Reputation: 475
I am really upset with the script I made, in which I did comparison of timestamps. I can see that the timestamps are totally different.
I can't understand why the second one timestamp is lower than the first, even if the time is bigger. How can I compare two dates?

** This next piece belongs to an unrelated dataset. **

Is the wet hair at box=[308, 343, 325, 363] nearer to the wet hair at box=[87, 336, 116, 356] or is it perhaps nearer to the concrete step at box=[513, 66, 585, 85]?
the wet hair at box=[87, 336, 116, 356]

I am getting these values by strtotime() function.
Clarification: I am using
$current_timestamp = strtotime(date('Y-m-d H:i:s'));
$till_date_timestamp = strtotime($database_object->till_date);
Upvotes: 1
Views: 437
Reputation: 34673
Don't rely on strtotime
! Also it's obvious that the timezone of PHP is different then the timezone of the database. Make sure the timezones are the same or get current/till timestamp like this (so that they are from one source):
SELECT UNIX_TIMESTAMP() AS 'Current' UNIX_TIMESTAMP(`datefield`) AS 'Till' FROM `table`
Upvotes: 2
Reputation: 5239
this is the result that i got. They differ from what you mentioned in the question.
Code:
echo strtotime('2012-10-02 03:06:21'); //outputs: 1349147181
echo "\n";
echo strtotime('2012-10-02 04:00:50'); //outputs: 1349150450
Edit:
$till_date_timestamp = strtotime($database_object->till_date);
make sure that $database_object->till_date
is a string.
Upvotes: 1
Reputation: 360872
You sure you did it right?
mysql> select from_unixtime(1349190381), from_unixtime(1349150450);
+---------------------------+---------------------------+
| from_unixtime(1349190381) | from_unixtime(1349150450) |
+---------------------------+---------------------------+
| 2012-10-02 09:06:21 | 2012-10-01 22:00:50 |
+---------------------------+---------------------------+
1 row in set (0.00 sec)
php > echo date('r', 1349190381), "\n", date('r', 1349150450);
Tue, 02 Oct 2012 10:06:21 -0500
Mon, 01 Oct 2012 23:00:50 -0500
what string did you use in your strtotime calls? The function CAN mis-interpret inputs and should not be trusted on anything but well-formed and unambiguous date strings.